Бабка Поля — тщедушная, сгорбленная, сухая жила в соседнем доме с бабкой Нюрой, которой приписывали колдовские навыки, и у которой была лошадь по кличке Аня, вернись.

Анна Михайловна была властная, могучая, крутая. Бабка Поля — временами занудная, тихая и вечно в работе.

Иной раз смотришь в поле — стог сена вроде бы сам по себе идет. А нет. Это бабка Поля его на спине волочет. А зачем? А накосила. Сгодится, чай.

Ей никогда не нравились наши с Михой прыжки с крыши амбара, на фургон-каблучок «Москвич», который стоял без колес и служил нашему Шарику довольно просторной конуркой. Мы шумели железом. Не нравилось, как мы в навозной куче запалили как-то костер, и из гудрона в обычном ведре с добавлением козьего молока пытались состряпать настоящую жвачку. Она ворчала на наших родителей:

— Выдриснут одного-двоих (имелись в виду дети) они потом и вырастают нахалами.

А весь тот день она ходила такая нездешняя, светлая.

Нам была тогда притягательна смерть, и мы хотели расспросить ее подробней о полете в петле, но не решались.

А вечером с дедом Куторкиным мы катались на свинье. Ну, пытались получить родео.

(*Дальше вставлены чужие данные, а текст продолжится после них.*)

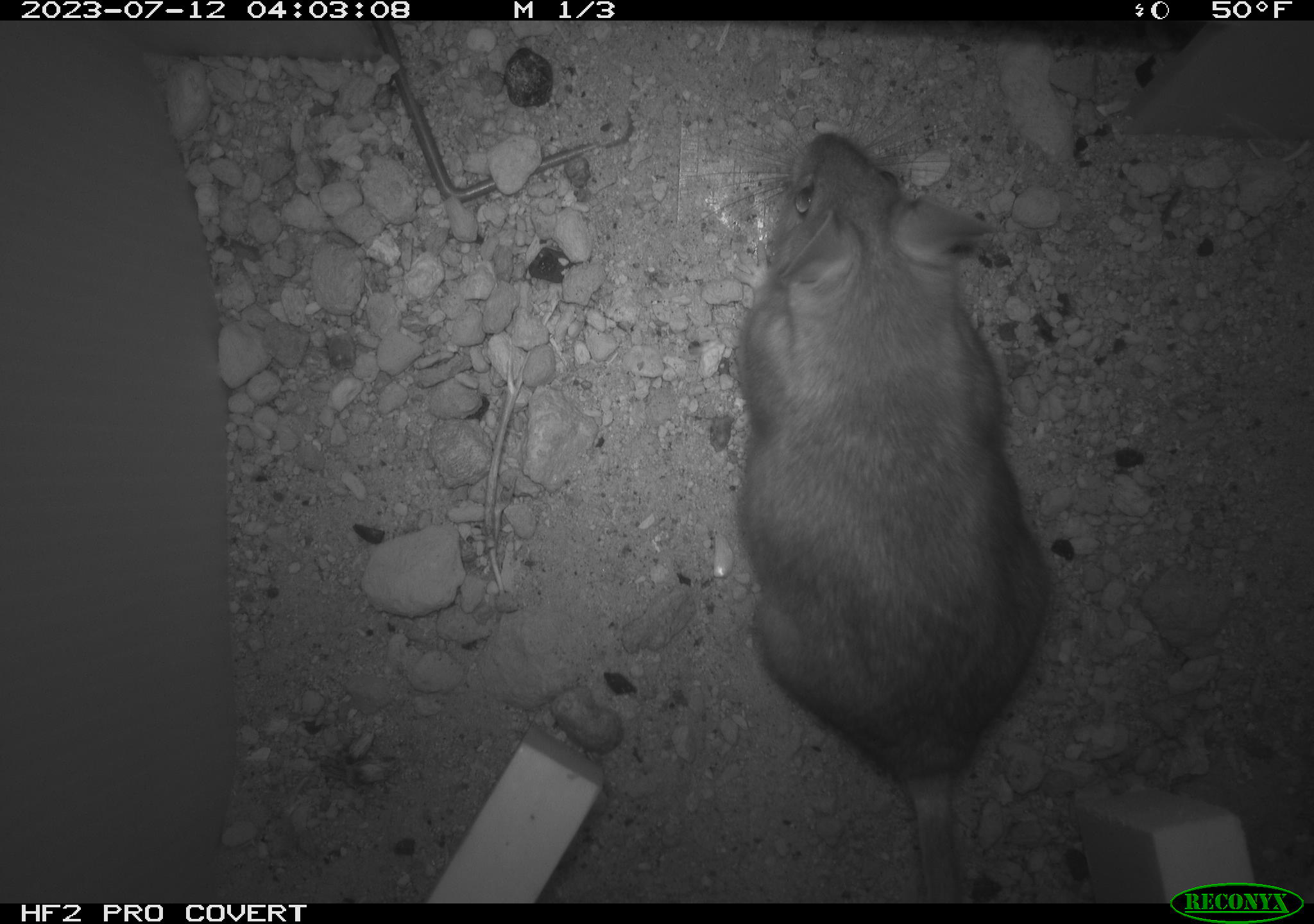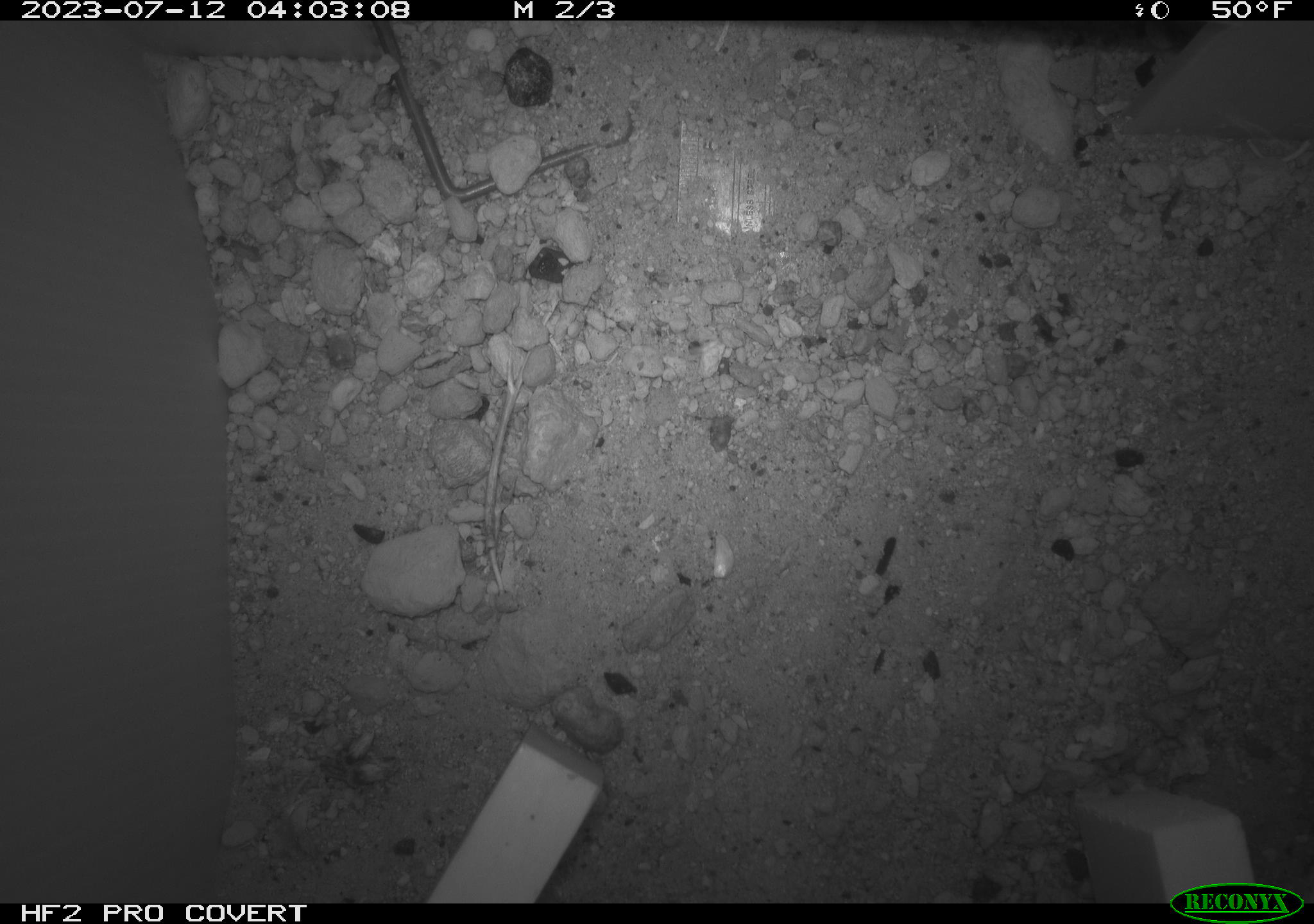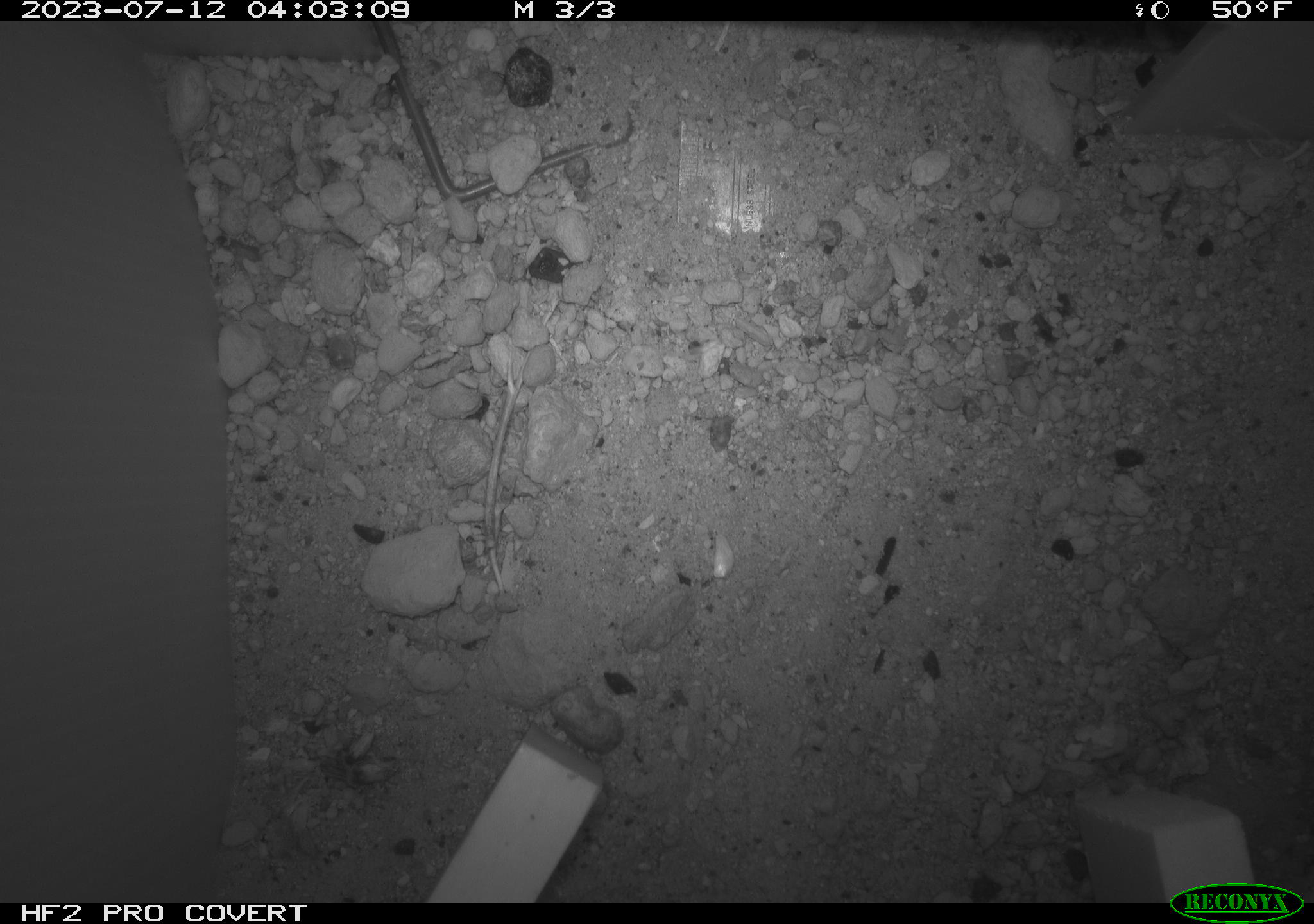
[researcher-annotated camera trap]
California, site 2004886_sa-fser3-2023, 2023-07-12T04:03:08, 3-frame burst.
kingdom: Animalia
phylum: Chordata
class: Mammalia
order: Rodentia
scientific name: Rodentia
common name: mouse species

Жирная Глаша с висячим подбородком так взбрыкивала и когда мы летели прочь, убегала за амбар. Оттуда высовывалась, смотрела на нас ничего не понимающими глазками партийного функционера. Будто спрашивала:

— Чего вам, гадам, надо-то. Объясните, я поднатужусь, сделаю.

Мы загнали ее, пылающую, к деду во двор.

Шел август, даже не шел, а рушился. Звездами в полынь.

Мы сидели на скамейке перед домом и считали их, не успевая загадать ничего путного.

— А я в воспоминаниях Армстронга читал, — вспорол тишину дед, и опять сделал вертикальным козырек от картуза, — у наших космонавтов тоже. Что углем там пахнет, сваркой и железной дорогой.

Тихо, неспешно, вразвалочку шествовали друг за дружкой две медведицы — большая и поменьше. Чибис пролетел. Но ничего у нас так и не спросил.